Now it is time to look at all the synthetic variables and compare them with the original one. Let’s look at the same things. A summary of the dataset and the plot of the 3 variables.

syntDF=pd.DataFrame(np.concatenate([X_synthetic, np.expand_dims(y_synthetic, 1)], axis=1),columns=['horsepower', 'weight', 'acceleration','mpg'])

syntDF.describe()
horsepower weight acceleration mpg
count 274.000000 274.000000 274.000000 274.000000
mean 103.393953 3007.334850 15.565402 24.093801
std 36.227720 822.287724 2.765889 8.281429
min 49.084379 1650.853730 8.469497 10.183055
25% 76.679656 2299.624685 13.538932 17.291204
50% 95.181303 2933.743847 15.416592 22.956229
75% 119.586826 3537.785385 17.370376 30.233671
max 227.592858 5142.078155 23.603403 45.263817

The descriptive statistics are remarkably similar, reflecting the statistical properties emphasized earlier. This holds significant importance in our analysis. However, a closer examination of individual variable distributions and their correlations reveals disparities.

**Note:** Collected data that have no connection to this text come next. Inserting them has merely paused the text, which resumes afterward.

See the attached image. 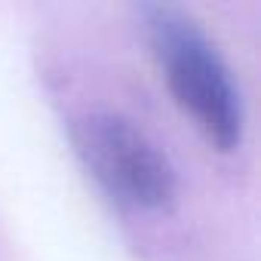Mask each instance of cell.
<instances>
[{
    "label": "cell",
    "instance_id": "cell-2",
    "mask_svg": "<svg viewBox=\"0 0 261 261\" xmlns=\"http://www.w3.org/2000/svg\"><path fill=\"white\" fill-rule=\"evenodd\" d=\"M71 142L95 185L120 206L163 212L178 197L166 151L139 123L117 111H83L71 120Z\"/></svg>",
    "mask_w": 261,
    "mask_h": 261
},
{
    "label": "cell",
    "instance_id": "cell-1",
    "mask_svg": "<svg viewBox=\"0 0 261 261\" xmlns=\"http://www.w3.org/2000/svg\"><path fill=\"white\" fill-rule=\"evenodd\" d=\"M139 19L160 77L181 114L212 148H240L246 123L240 86L203 25L172 4H145L139 7Z\"/></svg>",
    "mask_w": 261,
    "mask_h": 261
}]
</instances>
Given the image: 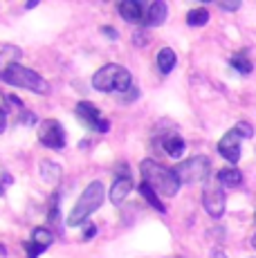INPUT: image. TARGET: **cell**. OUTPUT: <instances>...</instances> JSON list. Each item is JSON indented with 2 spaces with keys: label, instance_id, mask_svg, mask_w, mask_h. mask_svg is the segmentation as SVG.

The Kernel distributions have evidently undergone changes, and although the correlation values remain within the same magnitude range and exhibit the same sign, they are not identical.

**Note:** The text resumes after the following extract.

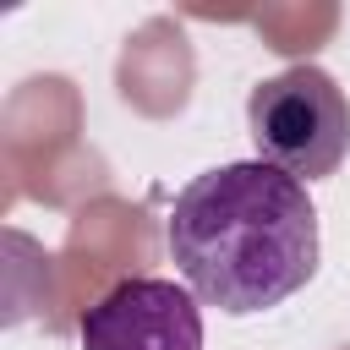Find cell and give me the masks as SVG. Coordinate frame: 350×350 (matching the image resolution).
I'll list each match as a JSON object with an SVG mask.
<instances>
[{"label":"cell","instance_id":"obj_1","mask_svg":"<svg viewBox=\"0 0 350 350\" xmlns=\"http://www.w3.org/2000/svg\"><path fill=\"white\" fill-rule=\"evenodd\" d=\"M180 284L224 317H257L317 273V208L306 186L262 159L219 164L175 191L164 219Z\"/></svg>","mask_w":350,"mask_h":350},{"label":"cell","instance_id":"obj_2","mask_svg":"<svg viewBox=\"0 0 350 350\" xmlns=\"http://www.w3.org/2000/svg\"><path fill=\"white\" fill-rule=\"evenodd\" d=\"M246 131L262 164L306 180H328L350 153V98L323 66H290L262 77L246 98Z\"/></svg>","mask_w":350,"mask_h":350},{"label":"cell","instance_id":"obj_3","mask_svg":"<svg viewBox=\"0 0 350 350\" xmlns=\"http://www.w3.org/2000/svg\"><path fill=\"white\" fill-rule=\"evenodd\" d=\"M82 350H202V301L175 279H120L82 323Z\"/></svg>","mask_w":350,"mask_h":350}]
</instances>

g = sns.PairGrid(syntDF[['horsepower', 'weight','acceleration']], aspect=1, diag_sharey=False)
g.map_lower(sns.regplot, lowess=True, ci=False, line_kws={'color': 'black'})
g.map_diag(sns.distplot, kde_kws={'color': 'black'})
g.map_upper(corrdot)
plt.show()

Now that we have seen similarities and differences, let’s try to run the same simple linear model on the synthetic data.

model = LinearRegression()
model.fit(X_synthetic, y_synthetic)

print(model.score(X_test, y_test))
0.6068245805913557

Upon scrutinizing the results, it is evident that they are highly comparable, even with the constraint of limiting the possible distributions to the simplest univariate forms and utilizing only three variables. This implies that our Gaussian copula has effectively captured the critical statistical characteristics of the dataset essential for addressing the regression problem.